Die veranschlagten Mittel teilen sich auf rund 17,9 Mio. Euro für Personal- und rund 31,1 Mio. Euro für Sachaufwand (enthalten ist hier auch die Miliz) auf.
Aktuell lafuen drei Einsätze
Derzeit laufen drei sicherheitspolizeiliche Assistenzeinsätze. Es handelt sich dabei um den Einsatzu "Migration und hilfs- und schutzbedürftige Fremde" (61,3% Milizsoldaten), den Einsatz "Raum- und Objektschutz" (68,1% Milizsoldaten) sowie den Einsatz "Verwaltungsübereinkommen mit dem Bundesministerium für Justiz". Zum Jahreswechsel waren insgesamt 603 Soldaten in diesen drei Einsätzen tätig.

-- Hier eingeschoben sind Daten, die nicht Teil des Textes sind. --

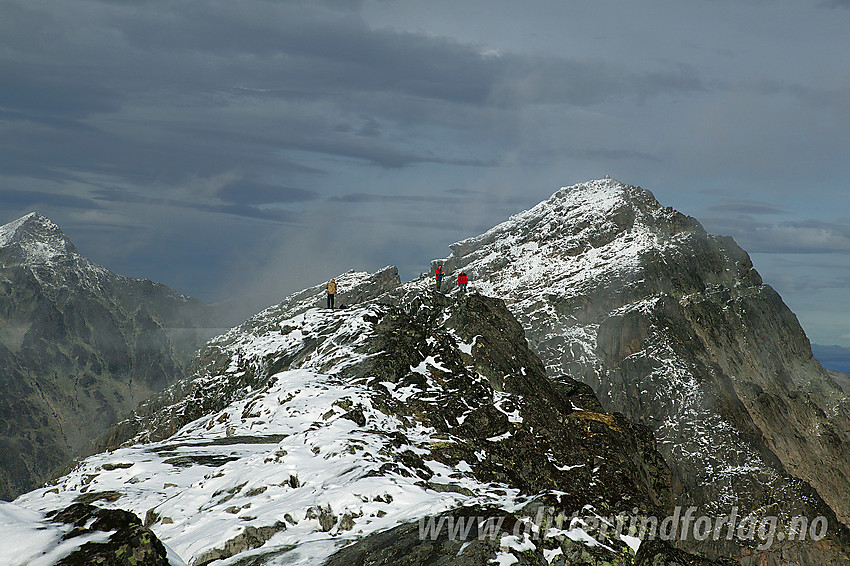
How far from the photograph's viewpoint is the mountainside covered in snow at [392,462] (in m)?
14.3

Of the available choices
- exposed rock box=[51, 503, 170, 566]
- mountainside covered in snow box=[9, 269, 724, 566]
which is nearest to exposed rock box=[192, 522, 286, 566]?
mountainside covered in snow box=[9, 269, 724, 566]

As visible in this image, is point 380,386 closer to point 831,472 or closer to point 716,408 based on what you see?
point 716,408

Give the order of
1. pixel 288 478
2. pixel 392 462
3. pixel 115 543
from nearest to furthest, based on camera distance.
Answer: pixel 115 543, pixel 288 478, pixel 392 462

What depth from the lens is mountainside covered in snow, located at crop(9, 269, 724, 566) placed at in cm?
1431

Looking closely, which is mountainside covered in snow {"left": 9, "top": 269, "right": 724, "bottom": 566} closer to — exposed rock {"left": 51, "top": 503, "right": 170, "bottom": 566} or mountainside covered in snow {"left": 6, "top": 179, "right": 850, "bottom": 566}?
mountainside covered in snow {"left": 6, "top": 179, "right": 850, "bottom": 566}

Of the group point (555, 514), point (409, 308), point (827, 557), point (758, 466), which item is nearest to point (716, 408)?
point (758, 466)

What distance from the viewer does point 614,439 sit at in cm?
3619

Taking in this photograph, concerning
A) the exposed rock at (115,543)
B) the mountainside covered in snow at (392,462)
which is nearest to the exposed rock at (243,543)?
the mountainside covered in snow at (392,462)

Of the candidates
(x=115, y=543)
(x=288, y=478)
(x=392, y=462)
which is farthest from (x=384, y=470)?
(x=115, y=543)

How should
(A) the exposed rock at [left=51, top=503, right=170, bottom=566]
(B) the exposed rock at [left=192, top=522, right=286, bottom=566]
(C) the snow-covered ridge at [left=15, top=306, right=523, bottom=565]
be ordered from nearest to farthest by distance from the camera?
(A) the exposed rock at [left=51, top=503, right=170, bottom=566], (B) the exposed rock at [left=192, top=522, right=286, bottom=566], (C) the snow-covered ridge at [left=15, top=306, right=523, bottom=565]

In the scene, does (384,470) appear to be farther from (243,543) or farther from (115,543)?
(115,543)

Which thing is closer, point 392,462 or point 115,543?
point 115,543

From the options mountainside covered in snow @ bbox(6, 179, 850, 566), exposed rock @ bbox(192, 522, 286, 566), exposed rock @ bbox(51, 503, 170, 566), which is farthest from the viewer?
exposed rock @ bbox(192, 522, 286, 566)

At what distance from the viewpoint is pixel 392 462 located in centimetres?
2095
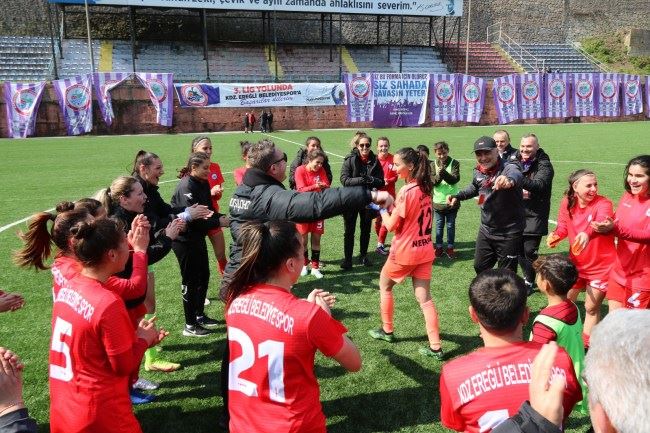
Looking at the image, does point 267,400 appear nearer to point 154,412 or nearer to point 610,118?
point 154,412

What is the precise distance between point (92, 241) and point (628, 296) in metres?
4.23

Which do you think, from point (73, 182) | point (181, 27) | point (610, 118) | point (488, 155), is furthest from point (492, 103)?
point (488, 155)

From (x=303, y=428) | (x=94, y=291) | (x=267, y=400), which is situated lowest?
(x=303, y=428)

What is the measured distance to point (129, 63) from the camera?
35312 millimetres

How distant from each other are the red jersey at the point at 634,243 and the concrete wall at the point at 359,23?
115 ft

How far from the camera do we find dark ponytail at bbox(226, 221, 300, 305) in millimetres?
2400

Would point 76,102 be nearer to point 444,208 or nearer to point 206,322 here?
point 444,208

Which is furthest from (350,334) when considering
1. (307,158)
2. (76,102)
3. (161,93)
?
(76,102)

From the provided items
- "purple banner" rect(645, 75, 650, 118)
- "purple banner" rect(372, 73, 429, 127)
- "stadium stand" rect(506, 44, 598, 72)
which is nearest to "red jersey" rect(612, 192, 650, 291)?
"purple banner" rect(372, 73, 429, 127)

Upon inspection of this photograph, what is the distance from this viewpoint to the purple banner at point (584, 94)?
1390 inches

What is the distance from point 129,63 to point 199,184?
3424cm

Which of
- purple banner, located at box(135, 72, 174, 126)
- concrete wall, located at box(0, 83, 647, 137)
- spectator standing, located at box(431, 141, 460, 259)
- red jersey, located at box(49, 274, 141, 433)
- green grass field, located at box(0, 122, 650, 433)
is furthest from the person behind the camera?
purple banner, located at box(135, 72, 174, 126)

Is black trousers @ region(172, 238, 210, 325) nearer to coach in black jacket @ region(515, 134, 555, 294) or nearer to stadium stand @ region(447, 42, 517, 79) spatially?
coach in black jacket @ region(515, 134, 555, 294)

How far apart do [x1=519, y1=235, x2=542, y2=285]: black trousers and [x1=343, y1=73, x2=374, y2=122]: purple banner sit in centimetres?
2695
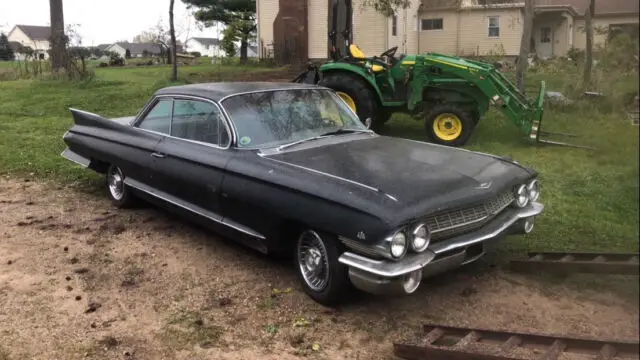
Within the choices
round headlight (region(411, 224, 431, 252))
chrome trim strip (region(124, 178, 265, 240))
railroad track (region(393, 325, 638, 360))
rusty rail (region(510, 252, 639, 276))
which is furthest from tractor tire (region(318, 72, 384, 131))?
railroad track (region(393, 325, 638, 360))

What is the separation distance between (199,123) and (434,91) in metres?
5.37

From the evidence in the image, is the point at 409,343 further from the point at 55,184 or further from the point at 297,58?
the point at 297,58

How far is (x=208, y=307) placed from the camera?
413cm

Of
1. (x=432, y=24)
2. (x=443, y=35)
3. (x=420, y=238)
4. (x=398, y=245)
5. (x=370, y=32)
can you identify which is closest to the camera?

Künftig weniger Soldaten in Assistenz-Einsätzen
Ministerin Tanner kündigt eine Entlastung an: "Mit dem neuen polizeigeführten Grenzschutzmodel wird die Zusammenarbeit mit dem Innenministerium neu ausgerichtet. Dadurch kann das Verteidigungsministerium die Zahl der Soldatinnen und Soldaten in sicherheitspolizeilichen Assistenzeinsätzen schrittweise reduzieren."